§ **THE TASK**
Can you transcribe every record below exactly as it appears?

§ **PROVIDED DATA**

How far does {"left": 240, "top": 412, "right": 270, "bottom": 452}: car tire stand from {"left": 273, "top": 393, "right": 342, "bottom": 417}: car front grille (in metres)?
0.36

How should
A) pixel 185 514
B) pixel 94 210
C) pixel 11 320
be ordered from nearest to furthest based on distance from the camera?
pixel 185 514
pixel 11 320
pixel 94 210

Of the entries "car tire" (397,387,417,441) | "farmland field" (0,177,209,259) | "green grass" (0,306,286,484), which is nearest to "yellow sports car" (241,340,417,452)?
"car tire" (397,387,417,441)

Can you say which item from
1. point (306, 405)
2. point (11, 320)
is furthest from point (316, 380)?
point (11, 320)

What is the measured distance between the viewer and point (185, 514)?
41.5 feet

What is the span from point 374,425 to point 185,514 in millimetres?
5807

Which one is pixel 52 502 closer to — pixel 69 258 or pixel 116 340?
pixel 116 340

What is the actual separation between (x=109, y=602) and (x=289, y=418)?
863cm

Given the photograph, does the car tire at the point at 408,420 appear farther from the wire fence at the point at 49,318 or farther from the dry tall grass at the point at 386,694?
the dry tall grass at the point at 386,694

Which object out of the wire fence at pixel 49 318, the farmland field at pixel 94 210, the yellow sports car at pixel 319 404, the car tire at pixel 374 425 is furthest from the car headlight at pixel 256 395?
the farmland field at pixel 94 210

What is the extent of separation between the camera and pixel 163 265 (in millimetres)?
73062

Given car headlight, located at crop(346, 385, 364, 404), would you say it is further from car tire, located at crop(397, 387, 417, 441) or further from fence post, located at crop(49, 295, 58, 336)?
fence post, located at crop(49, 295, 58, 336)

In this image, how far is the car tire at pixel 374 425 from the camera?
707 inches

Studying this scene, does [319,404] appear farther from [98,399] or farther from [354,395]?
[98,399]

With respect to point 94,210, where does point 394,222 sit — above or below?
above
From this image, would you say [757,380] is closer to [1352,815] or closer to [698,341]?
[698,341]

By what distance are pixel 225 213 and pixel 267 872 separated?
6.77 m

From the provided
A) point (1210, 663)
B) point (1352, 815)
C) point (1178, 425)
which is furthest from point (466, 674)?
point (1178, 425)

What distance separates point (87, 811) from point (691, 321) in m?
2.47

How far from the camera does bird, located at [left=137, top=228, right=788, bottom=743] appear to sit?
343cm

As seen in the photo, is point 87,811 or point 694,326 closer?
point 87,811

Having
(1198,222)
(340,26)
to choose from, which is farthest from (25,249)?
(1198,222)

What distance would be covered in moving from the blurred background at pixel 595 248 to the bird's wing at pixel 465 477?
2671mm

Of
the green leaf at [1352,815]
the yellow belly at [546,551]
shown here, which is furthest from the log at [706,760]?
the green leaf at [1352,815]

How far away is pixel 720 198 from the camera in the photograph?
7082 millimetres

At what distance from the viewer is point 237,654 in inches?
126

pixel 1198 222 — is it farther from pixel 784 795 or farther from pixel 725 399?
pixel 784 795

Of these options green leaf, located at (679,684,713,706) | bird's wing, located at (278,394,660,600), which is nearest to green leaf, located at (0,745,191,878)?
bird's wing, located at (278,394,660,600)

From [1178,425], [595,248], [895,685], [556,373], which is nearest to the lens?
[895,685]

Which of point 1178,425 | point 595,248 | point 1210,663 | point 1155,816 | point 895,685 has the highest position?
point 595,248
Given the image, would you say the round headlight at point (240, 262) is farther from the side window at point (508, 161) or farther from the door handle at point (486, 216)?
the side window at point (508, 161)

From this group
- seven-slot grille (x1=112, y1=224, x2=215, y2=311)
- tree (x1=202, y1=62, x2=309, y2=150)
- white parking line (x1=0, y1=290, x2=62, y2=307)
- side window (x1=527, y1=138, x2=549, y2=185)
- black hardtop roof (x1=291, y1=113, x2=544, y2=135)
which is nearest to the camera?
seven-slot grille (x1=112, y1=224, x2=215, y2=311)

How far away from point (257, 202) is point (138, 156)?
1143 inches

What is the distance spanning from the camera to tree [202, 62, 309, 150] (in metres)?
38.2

§ **ANSWER TO THIS EXERCISE**
How far does {"left": 240, "top": 412, "right": 270, "bottom": 452}: car tire stand from {"left": 273, "top": 393, "right": 342, "bottom": 417}: car front grille (in metres)?
0.36

How should
A) pixel 185 514
B) pixel 94 210
C) pixel 11 320
be ordered from nearest to furthest based on distance from the camera?
pixel 185 514
pixel 11 320
pixel 94 210

Of the entries "car tire" (397,387,417,441) | "farmland field" (0,177,209,259) | "green grass" (0,306,286,484), which is nearest to "yellow sports car" (241,340,417,452)?
"car tire" (397,387,417,441)

Can you say which item from
1. point (306, 405)
2. point (11, 320)
is furthest from point (316, 380)?
point (11, 320)

What is the measured distance between the viewer and point (185, 514)?
41.5 feet

What is the span from point 374,425 to point 185,514 in millimetres?
5807

Which one is pixel 52 502 closer to — pixel 69 258 or pixel 116 340?
pixel 116 340

What is the actual separation between (x=109, y=602) and (x=289, y=418)?
863cm

Given the photograph, does the car tire at the point at 408,420 appear farther from the wire fence at the point at 49,318 or farther from the dry tall grass at the point at 386,694?
the dry tall grass at the point at 386,694

Which object out of the wire fence at pixel 49 318, the farmland field at pixel 94 210, the yellow sports car at pixel 319 404, the car tire at pixel 374 425 is furthest from the car headlight at pixel 256 395?
the farmland field at pixel 94 210

What is the extent of separation between the camera and pixel 163 265 (in millimetres)?
73062

Given car headlight, located at crop(346, 385, 364, 404), would you say it is further from car tire, located at crop(397, 387, 417, 441) or further from fence post, located at crop(49, 295, 58, 336)?
fence post, located at crop(49, 295, 58, 336)

In this image, how far is the car tire at pixel 374 425 from the camera?
707 inches

Studying this scene, does [319,404] appear farther from [98,399] or farther from [354,395]?
[98,399]

With respect to point 94,210, where does point 394,222 sit — above or below?
above
From this image, would you say [757,380] is closer to [1352,815] or closer to [698,341]?
[698,341]

By what distance are pixel 225 213 and pixel 267 872 separated?
6.77 m

From the provided
A) point (1210, 663)
B) point (1352, 815)
C) point (1178, 425)
which is furthest from point (466, 674)?
point (1178, 425)

What distance separates point (87, 811) from point (691, 321) in m?
2.47

How far from the camera does bird, located at [left=137, top=228, right=788, bottom=743] appear to sit?
343cm

As seen in the photo, is point 87,811 or point 694,326 closer?
point 87,811

Having
(1198,222)
(340,26)
to choose from, which is farthest from (25,249)?
(1198,222)

What distance would be covered in moving from the blurred background at pixel 595 248 to the bird's wing at pixel 465 477?
2671mm

Of
the green leaf at [1352,815]
the yellow belly at [546,551]
shown here, which is furthest from the log at [706,760]?
the green leaf at [1352,815]

How far away is pixel 720 198 from the camera in the photograph?
7082 millimetres

At what distance from the viewer is point 237,654 in inches?
126

pixel 1198 222 — is it farther from pixel 784 795 or farther from pixel 725 399?
pixel 784 795

Of these options green leaf, located at (679,684,713,706) | bird's wing, located at (278,394,660,600), which is nearest to green leaf, located at (0,745,191,878)?
bird's wing, located at (278,394,660,600)

From [1178,425], [595,248], [895,685], [556,373], which is nearest to the lens?
[895,685]

Which of point 1178,425 | point 595,248 | point 1210,663 | point 1155,816 | point 895,685 has the highest position?
point 595,248
Given the image, would you say the round headlight at point (240, 262) is farther from the side window at point (508, 161) or farther from the door handle at point (486, 216)?
the side window at point (508, 161)

From this group
- seven-slot grille (x1=112, y1=224, x2=215, y2=311)
- tree (x1=202, y1=62, x2=309, y2=150)
- white parking line (x1=0, y1=290, x2=62, y2=307)
- side window (x1=527, y1=138, x2=549, y2=185)
- black hardtop roof (x1=291, y1=113, x2=544, y2=135)
which is nearest to the camera?
seven-slot grille (x1=112, y1=224, x2=215, y2=311)

How far away from point (257, 202) is point (138, 156)?
1143 inches

What is the distance spanning from the camera to tree [202, 62, 309, 150] (in metres)?
38.2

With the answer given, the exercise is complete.